‘A Confession’, by C. S. Lewis

I have sometimes been asked why I write old-fashioned epic fantasy instead of something Edgy and Hip and Relevant and Commercial. I have also sometimes been asked (not always by the same people) why I write trivial and childish epic fantasy instead of something Deep and Meaningful and Artistic and Literary. To both those questions I have to give the same answer, which is a poem by the inimitable C. S. Lewis:

A Confession

I am so coarse, the things the poets see
Are obstinately invisible to me.
For twenty years I’ve stared my level best
To see if evening–any evening–would suggest
A patient etherized upon a table;
In vain. I simply wasn’t able.
To me each evening looked far more
Like the departure from a silent, yet a crowded, shore
Of a ship whose freight was everything, leaving behind
Gracefully, finally, without farewells, marooned mankind.

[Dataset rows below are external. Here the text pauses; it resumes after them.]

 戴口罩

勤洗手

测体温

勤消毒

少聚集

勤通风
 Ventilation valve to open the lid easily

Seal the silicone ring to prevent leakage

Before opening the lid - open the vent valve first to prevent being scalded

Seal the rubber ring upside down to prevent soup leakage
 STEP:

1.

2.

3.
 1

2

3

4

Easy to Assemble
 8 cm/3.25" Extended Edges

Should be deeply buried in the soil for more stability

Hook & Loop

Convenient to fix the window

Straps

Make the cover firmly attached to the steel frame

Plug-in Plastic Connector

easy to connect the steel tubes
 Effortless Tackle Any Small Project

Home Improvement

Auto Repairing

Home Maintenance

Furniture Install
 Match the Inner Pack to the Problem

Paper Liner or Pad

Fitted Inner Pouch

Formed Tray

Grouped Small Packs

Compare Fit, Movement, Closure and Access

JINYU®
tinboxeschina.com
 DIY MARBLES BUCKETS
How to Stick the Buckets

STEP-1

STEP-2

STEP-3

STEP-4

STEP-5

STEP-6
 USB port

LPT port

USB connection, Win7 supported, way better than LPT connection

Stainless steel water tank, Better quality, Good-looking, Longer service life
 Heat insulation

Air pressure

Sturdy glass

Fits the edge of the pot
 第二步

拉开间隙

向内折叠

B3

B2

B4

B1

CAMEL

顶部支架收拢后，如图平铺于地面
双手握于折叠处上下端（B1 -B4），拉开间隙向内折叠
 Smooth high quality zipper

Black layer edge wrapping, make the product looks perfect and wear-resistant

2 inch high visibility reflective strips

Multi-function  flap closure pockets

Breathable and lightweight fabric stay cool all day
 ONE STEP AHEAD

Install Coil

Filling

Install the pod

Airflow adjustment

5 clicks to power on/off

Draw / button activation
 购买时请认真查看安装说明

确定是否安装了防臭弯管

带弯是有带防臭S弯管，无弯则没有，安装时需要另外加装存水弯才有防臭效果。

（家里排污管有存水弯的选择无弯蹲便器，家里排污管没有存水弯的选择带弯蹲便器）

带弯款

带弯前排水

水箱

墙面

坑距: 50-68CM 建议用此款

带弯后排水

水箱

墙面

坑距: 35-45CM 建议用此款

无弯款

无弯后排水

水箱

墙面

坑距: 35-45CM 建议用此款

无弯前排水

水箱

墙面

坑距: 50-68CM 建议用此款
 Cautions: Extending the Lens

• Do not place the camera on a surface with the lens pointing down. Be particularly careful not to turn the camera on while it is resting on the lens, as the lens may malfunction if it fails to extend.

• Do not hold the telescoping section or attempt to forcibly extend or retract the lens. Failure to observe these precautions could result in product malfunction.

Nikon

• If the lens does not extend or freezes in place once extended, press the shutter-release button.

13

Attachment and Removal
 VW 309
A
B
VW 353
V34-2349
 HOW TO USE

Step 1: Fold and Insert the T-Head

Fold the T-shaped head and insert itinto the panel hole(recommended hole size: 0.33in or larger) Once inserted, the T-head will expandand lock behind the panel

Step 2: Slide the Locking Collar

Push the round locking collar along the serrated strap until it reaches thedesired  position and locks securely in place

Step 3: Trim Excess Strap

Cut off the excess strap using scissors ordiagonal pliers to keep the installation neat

Red dawn behind a hedgerow in the east
Never, for me, resembled in the least
A chilblain on a cocktail-shaker’s nose;
Waterfalls don’t remind me of torn underclothes,
Nor glaciers of tin-cans. I’ve never known
The moon look like a hump-backed crone–
Rather, a prodigy, even now
Not naturalized, a riddle glaring from the Cyclops’ brow
Of the cold world, reminding me on what a place
I crawl and cling, a planet with no bulwarks, out in space.

Never the white sun of the wintriest day
Struck me as un crachat d’estaminet.
I’m like that odd man Wordsworth knew, to whom
A primrose was a yellow primrose, one whose doom
Keeps him forever in the list of dunces,
Compelled to live on stock responses,
Making the poor best that I can
Of dull things . . . peacocks, honey, the Great Wall, Aldebaran,
Silver weirs, new-cut grass, wave on the beach, hard gem,
The shapes of horse and woman, Athens, Troy, Jerusalem.

Comments

  1. Fabio P. Barbieri says

    Why is my verse so barren of new pride,
    So far from variation or quick change?
    Why with the time do I not glance aside
    To new-found methods, and to compounds strange?
    Why write I still all one, ever the same,
    And keep invention in a noted weed,
    That every word doth almost tell my name,
    Showing their birth, and where they did proceed?
    O! know sweet love I always write of you,
    And you and love are still my argument;
    So all my best is dressing old words new,
    Spending again what is already spent:
    For as the sun is daily new and old,
    So is my love still telling what is told.